● YOUR TASK
Set all the material down again unchanged, without the pictures.
── TASK MATERIAL
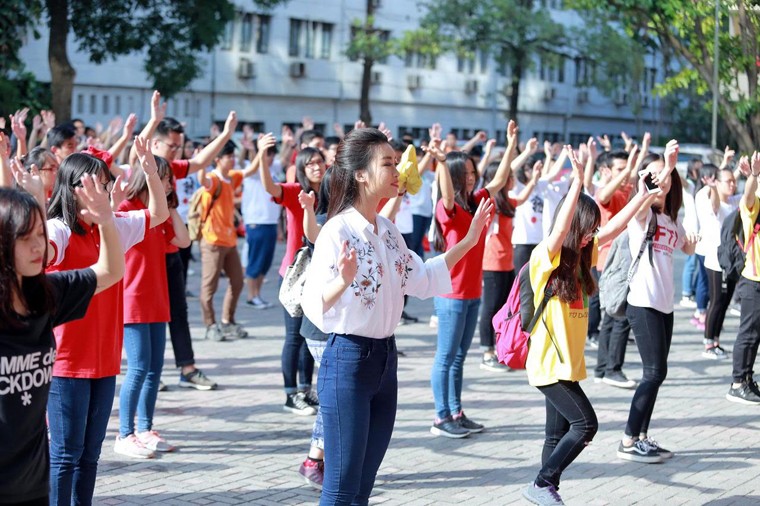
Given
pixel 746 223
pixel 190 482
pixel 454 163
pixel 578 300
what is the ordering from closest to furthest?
1. pixel 578 300
2. pixel 190 482
3. pixel 454 163
4. pixel 746 223

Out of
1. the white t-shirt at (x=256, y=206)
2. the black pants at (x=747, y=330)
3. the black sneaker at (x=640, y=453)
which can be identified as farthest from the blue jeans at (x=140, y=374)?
the white t-shirt at (x=256, y=206)

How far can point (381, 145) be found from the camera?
15.4ft

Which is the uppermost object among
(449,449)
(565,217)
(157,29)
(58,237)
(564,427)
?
(157,29)

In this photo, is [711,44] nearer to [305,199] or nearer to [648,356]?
[648,356]

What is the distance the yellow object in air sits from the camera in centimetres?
648

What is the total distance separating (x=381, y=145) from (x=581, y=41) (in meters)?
36.7

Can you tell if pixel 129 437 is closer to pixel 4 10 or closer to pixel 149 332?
pixel 149 332

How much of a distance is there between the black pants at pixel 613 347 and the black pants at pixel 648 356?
7.10 feet

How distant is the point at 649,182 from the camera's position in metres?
7.00

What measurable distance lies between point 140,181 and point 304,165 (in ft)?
4.28

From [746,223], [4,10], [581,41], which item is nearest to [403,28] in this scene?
[581,41]

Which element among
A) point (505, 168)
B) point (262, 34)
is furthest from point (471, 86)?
point (505, 168)

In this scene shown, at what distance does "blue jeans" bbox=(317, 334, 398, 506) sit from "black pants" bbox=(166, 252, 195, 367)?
3.77m

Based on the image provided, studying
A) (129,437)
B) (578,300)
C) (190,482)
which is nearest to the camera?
(578,300)
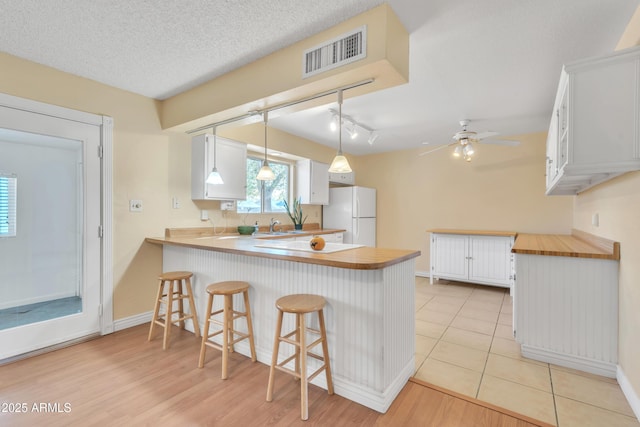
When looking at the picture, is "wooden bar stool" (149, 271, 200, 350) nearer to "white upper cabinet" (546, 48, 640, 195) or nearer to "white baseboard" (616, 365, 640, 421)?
"white upper cabinet" (546, 48, 640, 195)

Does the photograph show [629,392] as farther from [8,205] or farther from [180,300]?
[8,205]

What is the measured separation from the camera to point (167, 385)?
197 cm

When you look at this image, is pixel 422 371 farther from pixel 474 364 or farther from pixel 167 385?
pixel 167 385

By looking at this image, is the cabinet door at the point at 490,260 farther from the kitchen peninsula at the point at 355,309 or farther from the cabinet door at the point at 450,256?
the kitchen peninsula at the point at 355,309

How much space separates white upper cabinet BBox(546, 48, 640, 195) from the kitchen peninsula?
1.15 metres

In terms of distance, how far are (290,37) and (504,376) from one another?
289 centimetres

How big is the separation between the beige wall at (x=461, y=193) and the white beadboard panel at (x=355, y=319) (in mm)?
3331

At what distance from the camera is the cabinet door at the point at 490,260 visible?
4133mm

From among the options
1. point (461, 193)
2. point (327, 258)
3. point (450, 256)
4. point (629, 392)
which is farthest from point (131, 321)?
point (461, 193)

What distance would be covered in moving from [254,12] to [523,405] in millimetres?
2942

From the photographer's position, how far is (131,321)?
9.80ft

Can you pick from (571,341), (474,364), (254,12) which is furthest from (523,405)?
(254,12)

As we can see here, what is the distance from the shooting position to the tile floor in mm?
1707

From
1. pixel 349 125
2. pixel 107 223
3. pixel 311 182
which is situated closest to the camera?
pixel 107 223
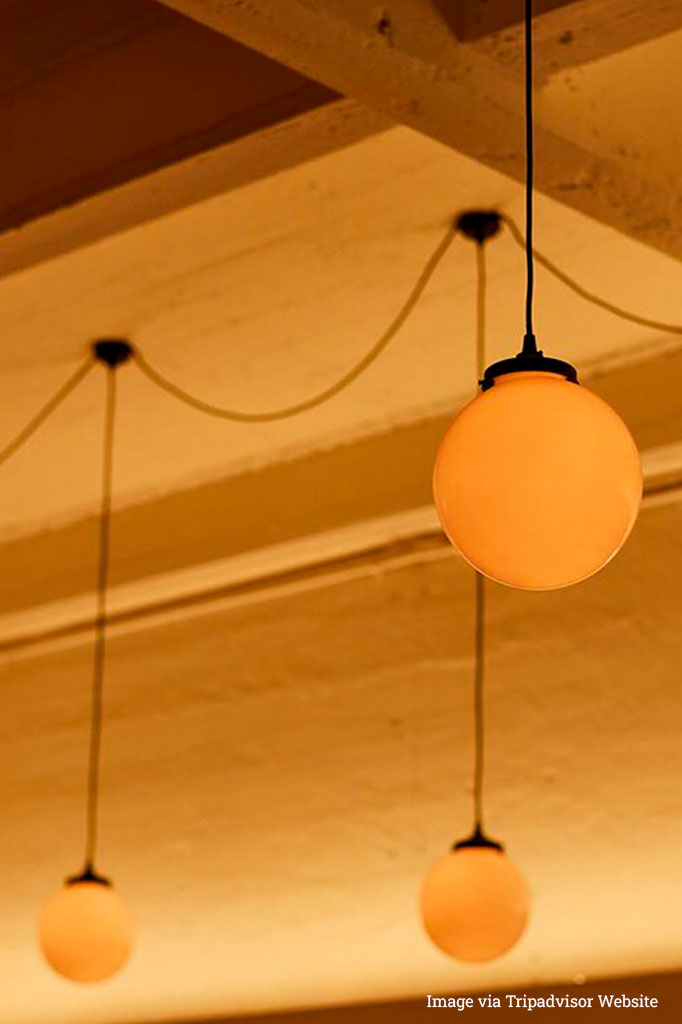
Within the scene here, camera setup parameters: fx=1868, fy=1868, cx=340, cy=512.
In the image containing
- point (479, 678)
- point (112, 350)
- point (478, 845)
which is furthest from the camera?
point (479, 678)

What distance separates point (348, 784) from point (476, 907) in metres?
1.46

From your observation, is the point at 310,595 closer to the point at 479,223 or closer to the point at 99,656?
the point at 99,656

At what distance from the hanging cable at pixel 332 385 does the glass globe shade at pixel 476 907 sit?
1437mm

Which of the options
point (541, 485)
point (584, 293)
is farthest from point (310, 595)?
point (541, 485)

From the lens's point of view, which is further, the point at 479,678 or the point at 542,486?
the point at 479,678

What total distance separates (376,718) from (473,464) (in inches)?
133

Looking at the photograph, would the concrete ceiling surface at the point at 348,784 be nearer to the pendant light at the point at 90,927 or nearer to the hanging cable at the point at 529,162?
the pendant light at the point at 90,927

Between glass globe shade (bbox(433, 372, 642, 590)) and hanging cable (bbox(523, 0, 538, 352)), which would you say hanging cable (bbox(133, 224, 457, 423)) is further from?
glass globe shade (bbox(433, 372, 642, 590))

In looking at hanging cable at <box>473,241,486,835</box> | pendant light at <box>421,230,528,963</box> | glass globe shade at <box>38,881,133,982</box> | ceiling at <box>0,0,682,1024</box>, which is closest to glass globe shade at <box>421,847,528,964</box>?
pendant light at <box>421,230,528,963</box>

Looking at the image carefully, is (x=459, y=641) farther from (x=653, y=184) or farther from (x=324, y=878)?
(x=653, y=184)

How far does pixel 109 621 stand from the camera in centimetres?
670

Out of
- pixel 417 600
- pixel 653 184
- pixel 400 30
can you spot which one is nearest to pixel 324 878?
pixel 417 600

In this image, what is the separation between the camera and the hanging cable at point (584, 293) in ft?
15.0

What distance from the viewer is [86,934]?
501 centimetres
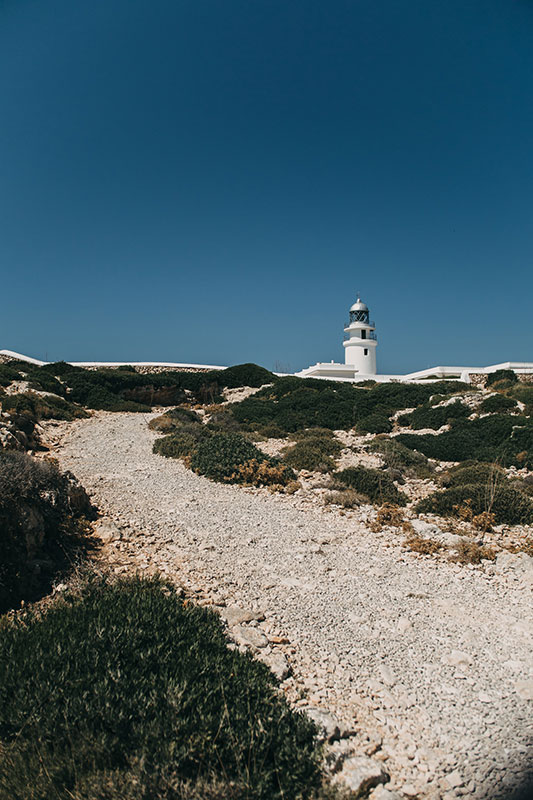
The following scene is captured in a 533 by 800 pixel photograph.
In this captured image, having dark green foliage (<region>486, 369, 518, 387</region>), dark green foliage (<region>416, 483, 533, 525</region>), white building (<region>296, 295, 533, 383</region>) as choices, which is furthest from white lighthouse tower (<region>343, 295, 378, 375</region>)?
dark green foliage (<region>416, 483, 533, 525</region>)

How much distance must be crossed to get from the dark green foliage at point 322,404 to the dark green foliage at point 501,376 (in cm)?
603

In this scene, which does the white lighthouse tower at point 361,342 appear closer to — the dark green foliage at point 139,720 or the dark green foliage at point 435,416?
the dark green foliage at point 435,416

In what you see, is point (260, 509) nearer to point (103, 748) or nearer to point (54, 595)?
point (54, 595)

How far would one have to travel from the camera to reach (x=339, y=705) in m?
3.89

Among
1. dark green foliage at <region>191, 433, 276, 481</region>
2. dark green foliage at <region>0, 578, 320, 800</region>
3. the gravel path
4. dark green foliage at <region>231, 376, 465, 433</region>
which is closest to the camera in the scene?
A: dark green foliage at <region>0, 578, 320, 800</region>

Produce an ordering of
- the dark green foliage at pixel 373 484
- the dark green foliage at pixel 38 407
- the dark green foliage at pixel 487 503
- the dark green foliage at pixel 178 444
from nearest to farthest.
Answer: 1. the dark green foliage at pixel 487 503
2. the dark green foliage at pixel 373 484
3. the dark green foliage at pixel 178 444
4. the dark green foliage at pixel 38 407

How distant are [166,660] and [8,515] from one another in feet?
10.7

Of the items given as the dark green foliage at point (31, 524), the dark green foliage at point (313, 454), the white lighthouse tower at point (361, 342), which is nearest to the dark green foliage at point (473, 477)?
the dark green foliage at point (313, 454)

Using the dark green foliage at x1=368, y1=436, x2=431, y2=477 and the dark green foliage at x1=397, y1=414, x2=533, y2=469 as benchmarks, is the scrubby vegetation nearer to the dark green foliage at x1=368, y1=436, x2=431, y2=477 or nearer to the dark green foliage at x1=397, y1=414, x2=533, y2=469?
the dark green foliage at x1=368, y1=436, x2=431, y2=477

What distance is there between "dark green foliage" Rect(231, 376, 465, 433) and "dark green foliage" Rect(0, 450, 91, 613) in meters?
12.5

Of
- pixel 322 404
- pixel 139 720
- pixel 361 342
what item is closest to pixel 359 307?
pixel 361 342

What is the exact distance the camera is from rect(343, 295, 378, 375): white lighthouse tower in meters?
46.6

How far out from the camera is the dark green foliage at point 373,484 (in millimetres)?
10266

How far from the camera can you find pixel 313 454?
44.2 ft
────
● FULL RESPONSE
Given
pixel 746 223
pixel 190 482
pixel 454 163
pixel 578 300
what is the ordering from closest to furthest?
1. pixel 578 300
2. pixel 190 482
3. pixel 454 163
4. pixel 746 223

Out of
1. the white t-shirt at (x=256, y=206)
2. the black pants at (x=747, y=330)
3. the black sneaker at (x=640, y=453)
which can be identified as farthest from the blue jeans at (x=140, y=374)?
the white t-shirt at (x=256, y=206)

How far can point (381, 145) be found from the camera?
15.4ft

Which is the uppermost object among
(449,449)
(565,217)
(157,29)
(58,237)
(564,427)
?
(157,29)

In this photo, is [711,44] nearer to [305,199] or nearer to [648,356]?
[648,356]

What is the distance the yellow object in air sits from the camera in centimetres?
648

What is the total distance separating (x=381, y=145) from (x=581, y=41) (in meters)?
36.7

Can you tell if pixel 129 437 is closer to pixel 4 10 or closer to pixel 149 332?
pixel 149 332

How much of a distance is there between the black pants at pixel 613 347 and the black pants at pixel 648 356?
7.10 feet

How distant is the point at 649,182 from the camera's position in metres?
7.00

What measurable distance lies between point 140,181 and point 304,165 (in ft)?
4.28

From [746,223], [4,10], [581,41], which item is nearest to [403,28] in this scene?
[581,41]

Which element among
A) point (505, 168)
B) point (262, 34)
is furthest from point (471, 86)?
point (505, 168)

In this scene shown, at what distance does "blue jeans" bbox=(317, 334, 398, 506) sit from "black pants" bbox=(166, 252, 195, 367)?
3.77m

Based on the image provided, studying
A) (129,437)
B) (578,300)
C) (190,482)
which is nearest to the camera?
(578,300)
When looking at the picture, is "wooden bar stool" (149, 271, 200, 350) nearer to "white upper cabinet" (546, 48, 640, 195) or nearer to "white baseboard" (616, 365, 640, 421)?
"white upper cabinet" (546, 48, 640, 195)

Does the photograph show [629,392] as farther from [8,205] or farther from [180,300]?
[8,205]

What is the measured separation from the camera to point (167, 385)?
197 cm

When you look at this image, is pixel 422 371 farther from pixel 474 364 or farther from pixel 167 385?
pixel 167 385

By looking at this image, is the cabinet door at the point at 490,260 farther from the kitchen peninsula at the point at 355,309 or farther from the cabinet door at the point at 450,256?
the kitchen peninsula at the point at 355,309

How much space separates white upper cabinet BBox(546, 48, 640, 195) from the kitchen peninsula?
1.15 metres

In terms of distance, how far are (290,37) and (504,376) from one another?
289 centimetres

How big is the separation between the beige wall at (x=461, y=193) and the white beadboard panel at (x=355, y=319) (in mm)?
3331

At what distance from the camera is the cabinet door at the point at 490,260 visible?
4133mm

From among the options
1. point (461, 193)
2. point (327, 258)
3. point (450, 256)
4. point (629, 392)
which is farthest from point (131, 321)?
point (461, 193)

What distance would be covered in moving from [254,12] to [523,405] in millimetres?
2942

From the photographer's position, how far is (131,321)?
9.80ft

Can you pick from (571,341), (474,364), (254,12) which is furthest from (523,405)?
(254,12)

As we can see here, what is the distance from the shooting position to the tile floor in mm?
1707

From
1. pixel 349 125
2. pixel 107 223
3. pixel 311 182
which is situated closest to the camera?
pixel 107 223
Within the scene here, camera setup parameters: fx=1868, fy=1868, cx=340, cy=512.
In the image containing
- point (479, 678)
- point (112, 350)
- point (478, 845)
which is furthest from the camera?
point (479, 678)

What distance separates point (348, 784) from point (476, 907) in metres?
1.46

From your observation, is the point at 310,595 closer to the point at 479,223 or closer to the point at 99,656?
the point at 99,656

At what distance from the hanging cable at pixel 332 385 does the glass globe shade at pixel 476 907 sit?
1437mm

Which of the options
point (541, 485)
point (584, 293)
is farthest from point (310, 595)?
point (541, 485)

From the lens's point of view, which is further, the point at 479,678 or the point at 542,486?
the point at 479,678

What total distance separates (376,718) from (473,464) (in inches)?
133

Looking at the photograph, would the concrete ceiling surface at the point at 348,784 be nearer to the pendant light at the point at 90,927 or nearer to the hanging cable at the point at 529,162?
the pendant light at the point at 90,927

Between glass globe shade (bbox(433, 372, 642, 590)) and hanging cable (bbox(523, 0, 538, 352)), which would you say hanging cable (bbox(133, 224, 457, 423)) is further from?
glass globe shade (bbox(433, 372, 642, 590))

In looking at hanging cable at <box>473,241,486,835</box> | pendant light at <box>421,230,528,963</box> | glass globe shade at <box>38,881,133,982</box> | ceiling at <box>0,0,682,1024</box>, which is closest to glass globe shade at <box>421,847,528,964</box>?
pendant light at <box>421,230,528,963</box>

Looking at the image carefully, is (x=459, y=641) farther from (x=653, y=184) or farther from (x=324, y=878)?
(x=653, y=184)

How far does pixel 109 621 stand from the camera in centimetres?
670

Out of
- pixel 417 600
- pixel 653 184
- pixel 400 30
can you spot which one is nearest to pixel 324 878?
pixel 417 600

In this image, what is the separation between the camera and the hanging cable at point (584, 293) in ft?
15.0

What distance from the viewer is [86,934]?
501 centimetres
The following scene is captured in a 533 by 800 pixel photograph.
In this captured image, having dark green foliage (<region>486, 369, 518, 387</region>), dark green foliage (<region>416, 483, 533, 525</region>), white building (<region>296, 295, 533, 383</region>) as choices, which is furthest from white lighthouse tower (<region>343, 295, 378, 375</region>)?
dark green foliage (<region>416, 483, 533, 525</region>)

How much distance must be crossed to get from the dark green foliage at point 322,404 to the dark green foliage at point 501,376 (in cm)?
603

In this scene, which does the white lighthouse tower at point 361,342 appear closer to — the dark green foliage at point 139,720 or the dark green foliage at point 435,416?
the dark green foliage at point 435,416

In what you see, is point (260, 509) nearer to point (103, 748) or nearer to point (54, 595)?
point (54, 595)

How far would one have to travel from the camera to reach (x=339, y=705) in m?
3.89

Among
1. dark green foliage at <region>191, 433, 276, 481</region>
2. dark green foliage at <region>0, 578, 320, 800</region>
3. the gravel path
4. dark green foliage at <region>231, 376, 465, 433</region>
which is closest to the camera in the scene?
A: dark green foliage at <region>0, 578, 320, 800</region>

Produce an ordering of
- the dark green foliage at pixel 373 484
- the dark green foliage at pixel 38 407
- the dark green foliage at pixel 487 503
- the dark green foliage at pixel 178 444
from nearest to farthest.
Answer: 1. the dark green foliage at pixel 487 503
2. the dark green foliage at pixel 373 484
3. the dark green foliage at pixel 178 444
4. the dark green foliage at pixel 38 407

How distant are [166,660] and [8,515] from one another in feet?
10.7

Of the items given as the dark green foliage at point (31, 524), the dark green foliage at point (313, 454), the white lighthouse tower at point (361, 342), which is nearest to the dark green foliage at point (473, 477)?
the dark green foliage at point (313, 454)

Using the dark green foliage at x1=368, y1=436, x2=431, y2=477 and the dark green foliage at x1=397, y1=414, x2=533, y2=469 as benchmarks, is the scrubby vegetation nearer to the dark green foliage at x1=368, y1=436, x2=431, y2=477 or nearer to the dark green foliage at x1=397, y1=414, x2=533, y2=469?
the dark green foliage at x1=368, y1=436, x2=431, y2=477

What distance is there between "dark green foliage" Rect(231, 376, 465, 433) and "dark green foliage" Rect(0, 450, 91, 613) in meters?
12.5

Of
- pixel 322 404
- pixel 139 720
- pixel 361 342
what item is closest to pixel 359 307?
pixel 361 342

What is the exact distance the camera is from rect(343, 295, 378, 375): white lighthouse tower in meters?
46.6

How far out from the camera is the dark green foliage at point 373,484 (in millimetres)?
10266

How far from the camera can you find pixel 313 454?
44.2 ft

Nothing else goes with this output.